Doch steckt die Wahrheit nicht eher in Schmitts Aufnahmen als in jenen der Becherschule? Der Frankfurter Schriftsteller Martin Mosebach veröffentlichte jüngst eine wütende Abrechnung mit allem, was nach 1910 gebaut wurde unter dem Titel: „Und wir nennen diesen Schrott auch noch schön.“ Könnte dieser Titel nicht auch über Arne Schmitts Fotosammlung stehen? Stattdessen aber trägt der Katalog den seltsam sperrigen Titel „Wenn Gesinnung Form wird“. Das Wort „Gesinnung“ klingt im Deutschen seltsam altmodisch und in heutigen Ohren nach dem Sprachgebrauch im Nationalsozialismus. Schmitt gibt im Pressetext zur Ausstellung einen Hinweis, wie das zu verstehen ist: Die Nachkriegsarchitektur ist (zu großen Teilen) das Werk einer bereits in der Nazizeit erfolgreichen technokratischen Planer-Elite, die nach 1945 weitgehend ungehindert (und unreflektiert) die unter Albert Speer entwickelten Prinzipien einer aufgelockerten und autogerechten Stadt umsetzen konnte. „Die Hitlers und Himmlers mögen wir loswerden, aber die Speers werden lange mit uns sein“ zitiert Schmitt eine britische Zeitung.

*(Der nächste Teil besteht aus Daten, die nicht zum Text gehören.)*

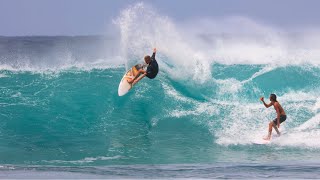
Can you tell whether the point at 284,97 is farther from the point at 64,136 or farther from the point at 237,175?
the point at 237,175

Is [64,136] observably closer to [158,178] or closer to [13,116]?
[13,116]

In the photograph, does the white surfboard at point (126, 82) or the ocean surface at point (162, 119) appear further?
the white surfboard at point (126, 82)

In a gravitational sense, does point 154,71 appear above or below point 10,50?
below

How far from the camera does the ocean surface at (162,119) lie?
10070mm

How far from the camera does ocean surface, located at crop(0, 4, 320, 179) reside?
1007cm

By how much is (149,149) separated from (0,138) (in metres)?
3.87

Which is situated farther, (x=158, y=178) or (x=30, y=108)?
(x=30, y=108)

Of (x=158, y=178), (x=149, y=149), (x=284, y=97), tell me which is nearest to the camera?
Answer: (x=158, y=178)

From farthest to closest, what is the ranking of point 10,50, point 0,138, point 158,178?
point 10,50 → point 0,138 → point 158,178

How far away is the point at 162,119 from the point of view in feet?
49.2

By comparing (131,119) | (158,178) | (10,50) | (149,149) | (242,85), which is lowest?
(158,178)

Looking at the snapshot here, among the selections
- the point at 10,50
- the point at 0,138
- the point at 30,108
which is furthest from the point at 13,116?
the point at 10,50

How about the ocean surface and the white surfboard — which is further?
the white surfboard

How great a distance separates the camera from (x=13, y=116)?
15.1 m
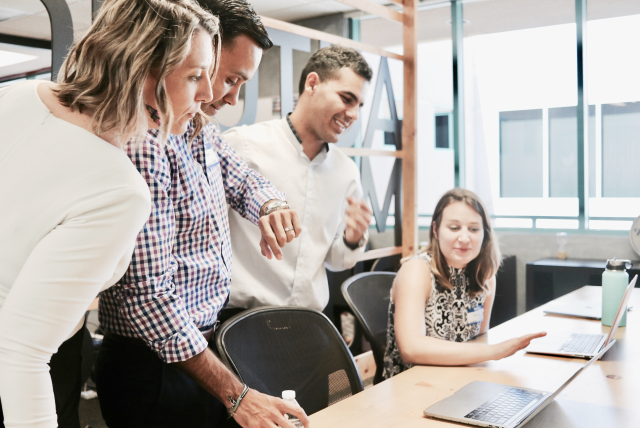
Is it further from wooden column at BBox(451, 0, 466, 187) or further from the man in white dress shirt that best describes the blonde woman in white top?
wooden column at BBox(451, 0, 466, 187)

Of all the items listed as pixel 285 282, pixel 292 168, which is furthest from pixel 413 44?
pixel 285 282

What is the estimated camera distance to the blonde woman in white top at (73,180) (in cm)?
74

Ist diese deutsche Nachkriegsarchitektur also doppelt gebrandmarkt: Von der mangelnden Akzeptanz in heutiger Zeit sowie dadurch, dass es (zumeist) keine besonders leidenschaftlichen Demokraten waren, die sie gebaut haben?

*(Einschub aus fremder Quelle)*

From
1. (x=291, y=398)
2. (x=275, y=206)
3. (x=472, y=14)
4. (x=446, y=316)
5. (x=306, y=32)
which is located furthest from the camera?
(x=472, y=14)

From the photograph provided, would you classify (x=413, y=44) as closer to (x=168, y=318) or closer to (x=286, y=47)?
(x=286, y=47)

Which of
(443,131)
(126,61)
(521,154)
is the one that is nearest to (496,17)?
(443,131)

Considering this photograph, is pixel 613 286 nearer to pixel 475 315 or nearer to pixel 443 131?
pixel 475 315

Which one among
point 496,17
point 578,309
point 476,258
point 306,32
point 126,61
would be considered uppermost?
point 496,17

Was für eine Haltung, was für eine Gesinnung also ist es, die den jungen Fotografen seinerseits veranlasst hat, eine Reise zu einigen der schauerlichsten Orte West-Deutschlands zu unternehmen? Ist er nicht allzu gnadenlos, wenn er hier das Bild einreißt, das in anderen Publikationen in Farbe und aufwändiger Fototechnik als neuer Kanon gefestigt wird, statt Aufbruch, Großzügigkeit, Eleganz also nur Verfall und Vernachlässigung dokumentiert?

Man sollte nicht dazu übergehen, Schmitts Projekt als einen weiteren, notwendigen Schritt zur Entdeckung einer „ungeliebten Epoche“ rhetorisch in die Arme zu schließen. Ja, das Buch ist ein Dokument totaler Trostlosigkeit. Nein, diese Orte sind nicht cool oder, grusel-grusel, so schlecht, dass sie irgendwie schon wieder gut sind. Es ist oft einfach grausam, was in der Nachkriegszeit vielerorts den Städten und deren Bewohnern angetan wurde. Oft, aber natürlich nicht immer. Und es stimmt, dass man es mit dem rückblickend zugeschriebenen Aufbruchspathos nicht zu sehr übertreiben sollte, weil viele Pläne vor Kriegsende längst fertig und also noch für eine ganz andere Gesellschaftsordnung gedacht waren.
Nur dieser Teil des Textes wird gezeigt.